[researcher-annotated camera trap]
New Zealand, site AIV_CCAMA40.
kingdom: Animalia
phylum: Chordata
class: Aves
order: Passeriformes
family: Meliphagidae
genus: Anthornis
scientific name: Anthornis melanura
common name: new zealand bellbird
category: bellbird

··········

*What you should do:* Nothing in the data above may be skipped; repeat it all exactly.

*Answer space:*
[researcher-annotated camera trap]
New Zealand, site AIV_CCAMA40.
kingdom: Animalia
phylum: Chordata
class: Aves
order: Passeriformes
family: Meliphagidae
genus: Anthornis
scientific name: Anthornis melanura
common name: new zealand bellbird
category: bellbird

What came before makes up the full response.